**Selection:**
---*---

A roundel has eleven lines arranged in three stanzas, the fourth and the final lines being a refrain which repeats the opening word or words of the first line. The rhyme scheme is ABAB (refrain), BAB, ABAB (refrain) - i.e., there are only two rhymes. The roundel is particularly associated with the English poet Algernon Charles Swinburne (1837-1909), who in 1883 published A Century of Roundels, a collection of a hundred poems in this verse form.

Roundels have been written in a great variety of metres; and the refrain in the fourth and final lines may repeat more or less of the opening line, sometimes only the first syllable (as in Swinburne's sequence of seven roundels entitled A Dead Friend), sometimes as many as six syllables (as in the final roundel of his sequence entitled The Death of Richard Wagner).

Here as an example of a roundel is Swinburne's .A Singing Lesson:

Far-fetched and dear-bought, as the proverb rehearses,
Is good, or was held so, for ladies: but nought
In a song can be good if the turn of the verse is
Far-fetched and dear-bought.

---*---

**Rows of spatial question data:**
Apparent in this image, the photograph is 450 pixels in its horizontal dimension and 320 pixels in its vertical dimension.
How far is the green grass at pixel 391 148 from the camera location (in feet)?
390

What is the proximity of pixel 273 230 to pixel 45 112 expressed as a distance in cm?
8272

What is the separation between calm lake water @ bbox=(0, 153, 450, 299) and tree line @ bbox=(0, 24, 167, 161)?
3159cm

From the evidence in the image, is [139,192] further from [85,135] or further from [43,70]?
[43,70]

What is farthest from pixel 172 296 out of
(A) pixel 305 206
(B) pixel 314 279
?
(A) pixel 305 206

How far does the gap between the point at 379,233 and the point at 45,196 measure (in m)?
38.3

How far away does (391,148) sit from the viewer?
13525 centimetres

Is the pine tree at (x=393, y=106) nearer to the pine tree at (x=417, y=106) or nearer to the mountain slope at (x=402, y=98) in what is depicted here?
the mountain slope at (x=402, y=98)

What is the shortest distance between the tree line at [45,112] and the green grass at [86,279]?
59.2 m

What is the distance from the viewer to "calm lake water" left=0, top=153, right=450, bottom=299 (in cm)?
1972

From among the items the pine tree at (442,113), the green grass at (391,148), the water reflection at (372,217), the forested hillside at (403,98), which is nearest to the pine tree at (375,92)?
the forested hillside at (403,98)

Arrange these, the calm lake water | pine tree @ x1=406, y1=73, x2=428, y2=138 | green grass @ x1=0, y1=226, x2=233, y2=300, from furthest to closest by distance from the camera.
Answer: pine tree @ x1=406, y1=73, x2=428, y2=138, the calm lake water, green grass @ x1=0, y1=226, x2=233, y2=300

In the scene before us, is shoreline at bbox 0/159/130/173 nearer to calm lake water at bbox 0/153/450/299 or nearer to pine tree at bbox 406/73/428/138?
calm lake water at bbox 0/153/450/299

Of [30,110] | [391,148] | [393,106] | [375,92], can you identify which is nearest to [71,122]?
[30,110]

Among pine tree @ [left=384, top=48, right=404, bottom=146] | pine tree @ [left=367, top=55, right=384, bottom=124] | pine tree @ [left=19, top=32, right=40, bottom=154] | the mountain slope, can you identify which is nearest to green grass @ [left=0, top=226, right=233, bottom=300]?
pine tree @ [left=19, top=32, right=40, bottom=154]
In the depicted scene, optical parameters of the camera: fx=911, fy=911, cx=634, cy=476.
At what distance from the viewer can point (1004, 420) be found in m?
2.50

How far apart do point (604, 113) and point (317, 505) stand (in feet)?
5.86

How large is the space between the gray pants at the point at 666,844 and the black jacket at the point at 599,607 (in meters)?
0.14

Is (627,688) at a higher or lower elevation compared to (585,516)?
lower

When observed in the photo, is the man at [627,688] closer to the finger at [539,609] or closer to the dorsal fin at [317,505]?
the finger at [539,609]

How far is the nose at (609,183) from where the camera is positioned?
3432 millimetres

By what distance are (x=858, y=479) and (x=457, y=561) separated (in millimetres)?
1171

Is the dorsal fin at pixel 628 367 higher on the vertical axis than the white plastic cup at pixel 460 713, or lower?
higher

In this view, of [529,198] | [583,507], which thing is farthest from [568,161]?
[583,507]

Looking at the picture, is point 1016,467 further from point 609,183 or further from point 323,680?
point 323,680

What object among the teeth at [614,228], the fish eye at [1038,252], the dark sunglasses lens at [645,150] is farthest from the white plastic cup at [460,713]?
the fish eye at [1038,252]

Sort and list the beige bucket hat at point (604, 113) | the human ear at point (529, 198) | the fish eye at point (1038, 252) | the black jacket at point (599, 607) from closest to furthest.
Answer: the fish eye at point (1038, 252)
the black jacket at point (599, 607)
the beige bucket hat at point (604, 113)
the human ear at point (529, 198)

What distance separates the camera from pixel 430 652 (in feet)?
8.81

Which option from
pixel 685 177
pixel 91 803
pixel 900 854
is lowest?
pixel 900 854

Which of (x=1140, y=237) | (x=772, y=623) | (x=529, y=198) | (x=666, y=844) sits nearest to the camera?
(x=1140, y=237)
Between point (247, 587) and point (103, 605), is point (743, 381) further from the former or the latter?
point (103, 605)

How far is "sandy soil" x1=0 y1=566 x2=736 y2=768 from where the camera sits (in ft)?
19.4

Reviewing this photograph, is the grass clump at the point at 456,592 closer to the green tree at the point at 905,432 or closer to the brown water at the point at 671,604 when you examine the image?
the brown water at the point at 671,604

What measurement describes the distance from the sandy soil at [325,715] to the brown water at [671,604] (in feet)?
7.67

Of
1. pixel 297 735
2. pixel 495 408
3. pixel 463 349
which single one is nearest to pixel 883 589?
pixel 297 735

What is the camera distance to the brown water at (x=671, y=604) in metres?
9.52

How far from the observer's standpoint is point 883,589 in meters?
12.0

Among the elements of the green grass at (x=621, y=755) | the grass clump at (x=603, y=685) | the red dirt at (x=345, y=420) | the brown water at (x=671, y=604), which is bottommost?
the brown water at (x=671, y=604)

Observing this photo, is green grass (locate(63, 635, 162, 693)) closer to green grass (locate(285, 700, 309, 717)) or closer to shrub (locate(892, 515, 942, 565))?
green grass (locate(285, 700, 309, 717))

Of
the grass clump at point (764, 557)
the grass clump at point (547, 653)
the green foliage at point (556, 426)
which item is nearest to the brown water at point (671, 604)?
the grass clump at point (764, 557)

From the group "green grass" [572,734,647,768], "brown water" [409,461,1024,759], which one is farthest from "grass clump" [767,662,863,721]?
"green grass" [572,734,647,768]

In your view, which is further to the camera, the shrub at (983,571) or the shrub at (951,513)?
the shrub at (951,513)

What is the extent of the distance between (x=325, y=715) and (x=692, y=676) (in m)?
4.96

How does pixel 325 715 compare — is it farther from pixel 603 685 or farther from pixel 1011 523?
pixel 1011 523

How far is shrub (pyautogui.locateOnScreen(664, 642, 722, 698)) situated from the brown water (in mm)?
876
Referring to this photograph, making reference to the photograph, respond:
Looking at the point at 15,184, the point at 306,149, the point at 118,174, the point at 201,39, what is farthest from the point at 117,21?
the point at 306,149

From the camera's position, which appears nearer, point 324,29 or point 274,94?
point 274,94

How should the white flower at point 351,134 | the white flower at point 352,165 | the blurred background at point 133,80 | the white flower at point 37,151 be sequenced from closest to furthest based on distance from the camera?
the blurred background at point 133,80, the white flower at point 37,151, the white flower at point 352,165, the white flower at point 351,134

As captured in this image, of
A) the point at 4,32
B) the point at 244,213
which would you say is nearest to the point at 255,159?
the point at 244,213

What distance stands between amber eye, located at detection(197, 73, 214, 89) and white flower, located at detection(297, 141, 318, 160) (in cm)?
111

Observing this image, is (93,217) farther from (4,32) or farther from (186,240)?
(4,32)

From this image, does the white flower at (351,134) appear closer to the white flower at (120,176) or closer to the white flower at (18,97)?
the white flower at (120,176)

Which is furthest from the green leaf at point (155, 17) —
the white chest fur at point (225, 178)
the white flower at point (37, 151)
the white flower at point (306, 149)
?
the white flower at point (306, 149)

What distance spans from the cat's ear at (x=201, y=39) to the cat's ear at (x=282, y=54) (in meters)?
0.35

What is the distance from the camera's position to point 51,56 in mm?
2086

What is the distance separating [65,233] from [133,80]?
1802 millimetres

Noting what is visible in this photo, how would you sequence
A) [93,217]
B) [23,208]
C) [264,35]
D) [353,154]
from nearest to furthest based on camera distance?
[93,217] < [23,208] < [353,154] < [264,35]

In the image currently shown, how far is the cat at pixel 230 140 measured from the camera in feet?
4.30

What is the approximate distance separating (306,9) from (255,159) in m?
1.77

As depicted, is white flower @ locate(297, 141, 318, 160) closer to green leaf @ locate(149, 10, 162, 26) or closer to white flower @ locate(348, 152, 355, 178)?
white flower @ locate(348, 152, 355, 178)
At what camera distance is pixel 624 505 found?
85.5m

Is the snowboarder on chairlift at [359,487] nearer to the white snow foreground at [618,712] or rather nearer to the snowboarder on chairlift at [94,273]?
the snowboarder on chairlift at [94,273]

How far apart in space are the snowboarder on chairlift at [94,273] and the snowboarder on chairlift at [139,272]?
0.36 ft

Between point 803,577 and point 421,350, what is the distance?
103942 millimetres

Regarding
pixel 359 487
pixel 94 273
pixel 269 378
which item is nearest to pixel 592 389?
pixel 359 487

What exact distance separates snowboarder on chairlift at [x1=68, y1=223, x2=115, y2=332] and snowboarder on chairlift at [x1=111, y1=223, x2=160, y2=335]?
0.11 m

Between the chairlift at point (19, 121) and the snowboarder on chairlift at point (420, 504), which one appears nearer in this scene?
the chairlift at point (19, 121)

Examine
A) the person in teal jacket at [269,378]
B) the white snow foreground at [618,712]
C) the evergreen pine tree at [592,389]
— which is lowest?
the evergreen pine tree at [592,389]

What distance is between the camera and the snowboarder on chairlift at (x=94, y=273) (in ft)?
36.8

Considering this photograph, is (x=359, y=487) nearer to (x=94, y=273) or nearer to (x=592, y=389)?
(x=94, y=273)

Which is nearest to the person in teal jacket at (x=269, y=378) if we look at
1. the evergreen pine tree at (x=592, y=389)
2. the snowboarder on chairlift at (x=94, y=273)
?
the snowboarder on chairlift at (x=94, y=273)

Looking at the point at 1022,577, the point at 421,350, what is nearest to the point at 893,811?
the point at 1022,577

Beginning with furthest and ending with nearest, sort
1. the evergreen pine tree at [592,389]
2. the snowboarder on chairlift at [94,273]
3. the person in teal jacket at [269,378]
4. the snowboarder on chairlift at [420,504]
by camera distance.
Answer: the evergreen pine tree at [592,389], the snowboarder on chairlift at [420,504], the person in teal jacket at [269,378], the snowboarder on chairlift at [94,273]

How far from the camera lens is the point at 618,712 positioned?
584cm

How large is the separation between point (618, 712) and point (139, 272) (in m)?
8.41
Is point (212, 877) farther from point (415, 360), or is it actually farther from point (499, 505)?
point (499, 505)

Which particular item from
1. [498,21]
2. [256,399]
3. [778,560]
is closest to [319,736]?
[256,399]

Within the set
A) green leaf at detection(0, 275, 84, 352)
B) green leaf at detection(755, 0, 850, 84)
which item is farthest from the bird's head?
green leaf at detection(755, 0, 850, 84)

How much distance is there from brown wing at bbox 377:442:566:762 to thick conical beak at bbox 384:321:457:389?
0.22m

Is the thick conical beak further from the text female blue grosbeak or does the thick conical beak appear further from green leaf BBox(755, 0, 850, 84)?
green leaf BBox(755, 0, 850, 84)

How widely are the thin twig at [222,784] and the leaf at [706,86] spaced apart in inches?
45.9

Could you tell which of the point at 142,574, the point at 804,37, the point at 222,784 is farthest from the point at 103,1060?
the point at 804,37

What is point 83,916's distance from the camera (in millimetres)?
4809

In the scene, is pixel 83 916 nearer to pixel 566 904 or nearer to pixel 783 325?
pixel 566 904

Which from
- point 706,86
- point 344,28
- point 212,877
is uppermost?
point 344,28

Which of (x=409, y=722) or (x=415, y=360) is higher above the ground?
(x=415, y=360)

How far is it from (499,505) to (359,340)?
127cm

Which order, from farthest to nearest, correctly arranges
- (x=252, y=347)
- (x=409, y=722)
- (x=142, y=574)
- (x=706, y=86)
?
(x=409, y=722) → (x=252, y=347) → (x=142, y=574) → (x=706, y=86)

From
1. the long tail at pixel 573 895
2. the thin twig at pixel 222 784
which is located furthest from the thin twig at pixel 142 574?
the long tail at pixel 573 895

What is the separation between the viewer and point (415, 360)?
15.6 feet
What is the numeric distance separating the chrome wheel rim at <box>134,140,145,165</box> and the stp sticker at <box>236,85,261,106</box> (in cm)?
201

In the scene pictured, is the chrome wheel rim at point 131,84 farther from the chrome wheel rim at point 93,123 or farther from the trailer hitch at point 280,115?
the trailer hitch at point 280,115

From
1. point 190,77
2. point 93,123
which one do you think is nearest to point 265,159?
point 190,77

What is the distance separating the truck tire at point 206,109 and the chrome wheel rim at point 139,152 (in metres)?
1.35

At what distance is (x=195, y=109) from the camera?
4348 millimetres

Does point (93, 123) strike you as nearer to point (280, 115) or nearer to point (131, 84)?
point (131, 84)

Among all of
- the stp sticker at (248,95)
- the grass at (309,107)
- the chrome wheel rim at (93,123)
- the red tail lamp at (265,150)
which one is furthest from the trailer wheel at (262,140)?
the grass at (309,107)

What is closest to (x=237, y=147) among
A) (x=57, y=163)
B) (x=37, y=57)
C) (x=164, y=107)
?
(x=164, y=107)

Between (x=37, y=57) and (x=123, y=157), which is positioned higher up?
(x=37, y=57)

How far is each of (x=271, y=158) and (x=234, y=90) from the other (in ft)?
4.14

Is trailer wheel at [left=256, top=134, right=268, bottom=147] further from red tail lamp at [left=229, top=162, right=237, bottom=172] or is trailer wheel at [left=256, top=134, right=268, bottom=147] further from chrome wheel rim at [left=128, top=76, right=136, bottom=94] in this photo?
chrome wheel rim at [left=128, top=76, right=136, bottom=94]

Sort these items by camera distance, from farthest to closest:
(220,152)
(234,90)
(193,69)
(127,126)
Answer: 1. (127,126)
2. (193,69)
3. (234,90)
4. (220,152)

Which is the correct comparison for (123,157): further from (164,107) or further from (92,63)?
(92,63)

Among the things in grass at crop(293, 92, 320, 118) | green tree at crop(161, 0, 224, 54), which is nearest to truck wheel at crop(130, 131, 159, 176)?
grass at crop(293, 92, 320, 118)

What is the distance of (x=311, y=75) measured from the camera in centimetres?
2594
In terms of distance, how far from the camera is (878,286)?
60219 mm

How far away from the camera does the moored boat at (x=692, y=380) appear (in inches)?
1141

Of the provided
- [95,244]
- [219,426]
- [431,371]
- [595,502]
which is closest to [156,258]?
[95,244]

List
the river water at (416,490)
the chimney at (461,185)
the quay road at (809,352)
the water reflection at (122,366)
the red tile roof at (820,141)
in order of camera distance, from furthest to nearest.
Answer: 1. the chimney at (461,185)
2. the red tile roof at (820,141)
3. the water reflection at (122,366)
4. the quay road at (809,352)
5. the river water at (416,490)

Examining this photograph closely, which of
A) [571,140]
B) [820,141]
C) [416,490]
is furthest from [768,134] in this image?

---*---

**Instructions:**
**A)** Reproduce the passage on the roundel from "A roundel has" to "of Richard Wagner).".
**B)** According to the passage on the roundel, in what year did Swinburne publish A Century of Roundels?
**C)** Write what comes next in the passage on the roundel, picking up after its last line.

**Responses in order:**
**A)**
A roundel has eleven lines arranged in three stanzas, the fourth and the final lines being a refrain which repeats the opening word or words of the first line. The rhyme scheme is ABAB (refrain), BAB, ABAB (refrain) - i.e., there are only two rhymes. The roundel is particularly associated with the English poet Algernon Charles Swinburne (1837-1909), who in 1883 published A Century of Roundels, a collection of a hundred poems in this verse form.

Roundels have been written in a great variety of metres; and the refrain in the fourth and final lines may repeat more or less of the opening line, sometimes only the first syllable (as in Swinburne's sequence of seven roundels entitled A Dead Friend), sometimes as many as six syllables (as in the final roundel of his sequence entitled The Death of Richard Wagner).

**B)** 1883

**C)**
As the turn of a wave should it sound, and the thought
Ring smooth, and as light as the spray that disperses
Be the gleam of the words for the garb thereof wrought.
Let the soul in it shine through the sound as it pierces
Men's hearts with possession of music unsought;
For the bounties of song are no jealous god's mercies,
Far-fetched and dear-bought.


See further rondeau and rondel.


As well as being a kind of poem, a roundel may also be

  • a circular mark which is painted on the wings and/or fuselage of a military aircraft and serves to identify its nationality;
  • a small round window, or any small round object such as a disc, panel, plate, or the like;
  • a piece of armour in the form of a round plate which had the function of protecting the armpit;
  • (in heraldry) a circular image or device on a coat of arms.